Check out our latest analysis for Axogen
What Does Axogen's Recent Performance Look Like?
With revenue growth that's superior to most other companies of late, Axogen has been doing relatively well. It might be that many expect the strong revenue performance to wane, which has kept the P/S ratio from rising. If you like the company, you'd be hoping this isn't the case so that you could potentially pick up some stock while it's not quite in favour.
Keen to find out how analysts think Axogen's future stacks up against the industry? In that case, our free report is a great place to start.Is There Some Revenue Growth Forecasted For Axogen?
In order to justify its P/S ratio, Axogen would need to produce growth that's similar to the industry.
Retrospectively, the last year delivered an exceptional 19% gain to the company's top line. Pleasingly, revenue has also lifted 53% in aggregate from three years ago, thanks to the last 12 months of growth. Accordingly, shareholders would have definitely welcomed those medium-term rates of revenue growth.
Looking ahead now, revenue is anticipated to climb by 17% per year during the coming three years according to the seven analysts following the company. Meanwhile, the rest of the industry is forecast to only expand by 9.7% per year, which is noticeably less attractive.

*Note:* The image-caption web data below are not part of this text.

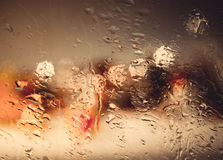 Drops Of Rain wiht Street Bokeh Lights Out Of Focus Autumn Abstr Royalty Free Stock Images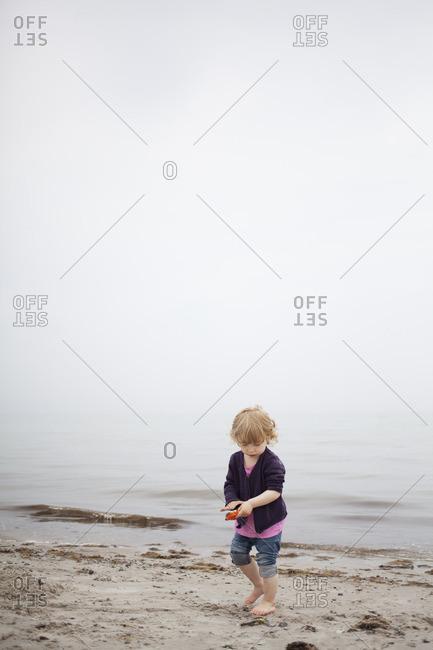 Sweden, Skane, Osterlen, Girl building with sand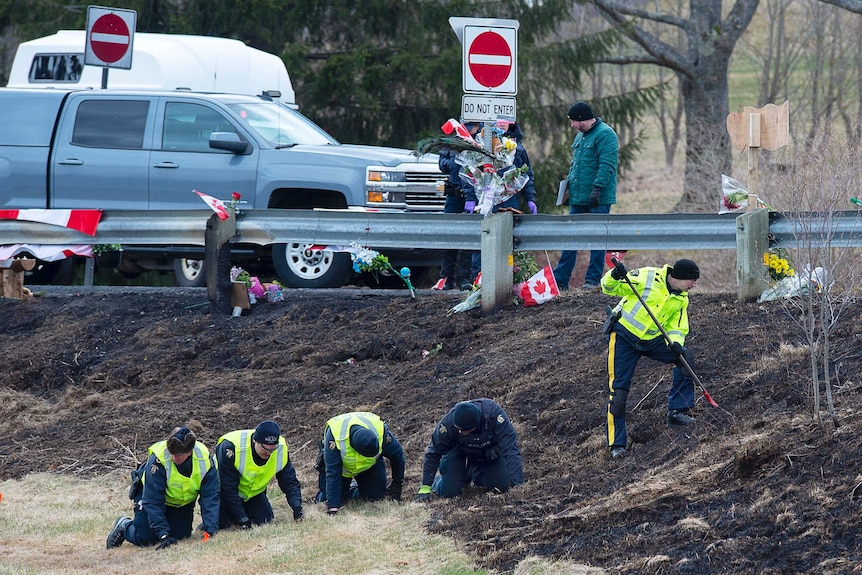 Royal Canadian Mounted Police investigators dig in the dirt on the roadside searching for evidence.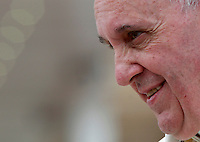 Papa Francesco sorride al termine dell'udienza generale del mercoledi' in Piazza San Pietro, Citta' del Vaticano, 23 aprile 2014.<br /> Pope Francis smiles as he leaves at the end of his weekly general audience in St. Peter's Square at the Vatican, 23 April 2014.<br /> UPDATE IMAGES PRESS/Isabella Bonotto<br /> <br /> STRICTLY ONLY FOR EDITORIAL USE
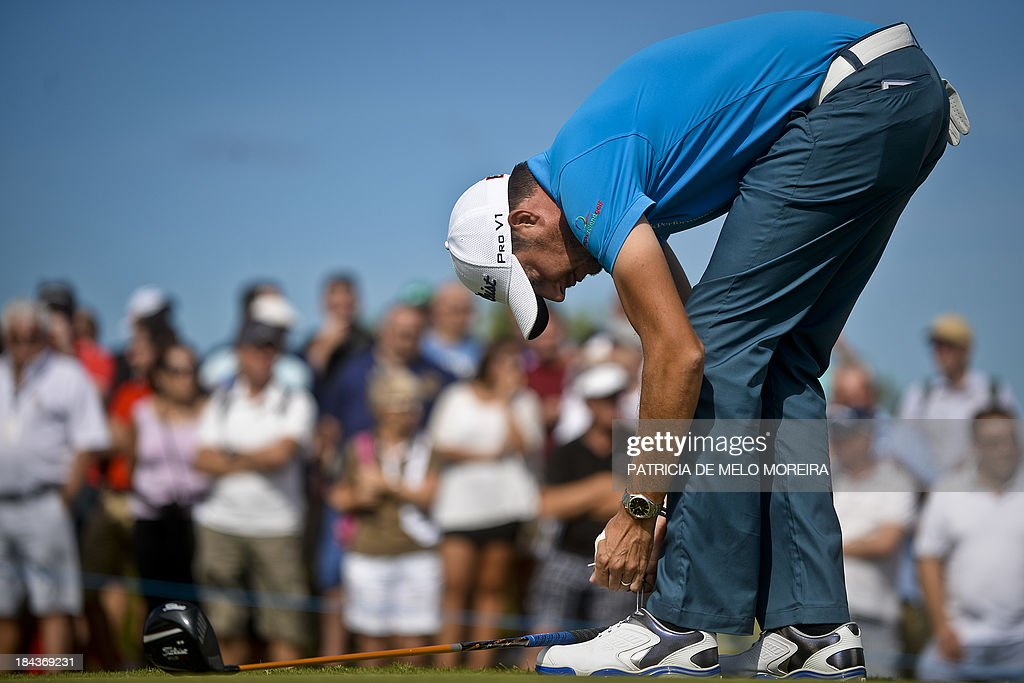 Irish golfer Simon Thornton ties up his shoe laces during the last day of the Portugal Masters golf tounament at Victoria Golf Course in Vilamoura, southern Portugal, on October 13, 2013.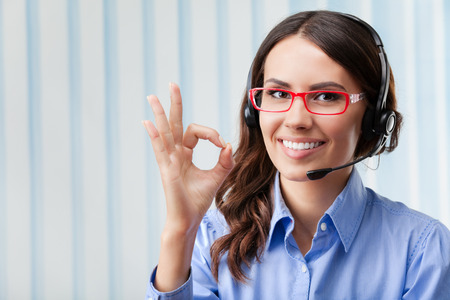handsign: Portrait of happy smiling cheerful young support phone operator in headset, showing okay gesture, at office Stock Photo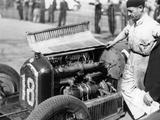 Attilio Marinoni  Chief Mechanic of Scuderia Ferrari  with an Alfa Romeo  1934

With this information, we find it interesting that Axogen is trading at a fairly similar P/S compared to the industry. It may be that most investors aren't convinced the company can achieve future growth expectations.
The Key Takeaway
Following Axogen's share price tumble, its P/S is just clinging on to the industry median P/S. It's argued the price-to-sales ratio is an inferior measure of value within certain industries, but it can be a powerful business sentiment indicator.
We've established that Axogen currently trades on a lower than expected P/S since its forecasted revenue growth is higher than the wider industry. Perhaps uncertainty in the revenue forecasts are what's keeping the P/S ratio consistent with the rest of the industry. However, if you agree with the analysts' forecasts, you may be able to pick up the stock at an attractive price.
Many other vital risk factors can be found on the company's balance sheet. Take a look at our free balance sheet analysis for Axogen with six simple checks on some of these key factors.
If companies with solid past earnings growth is up your alley, you may wish to see this free collection of other companies with strong earnings growth and low P/E ratios.
Valuation is complex, but we're here to simplify it.
Discover if Axogen might be undervalued or overvalued with our detailed analysis, featuring fair value estimates, potential risks, dividends, insider trades, and its financial condition.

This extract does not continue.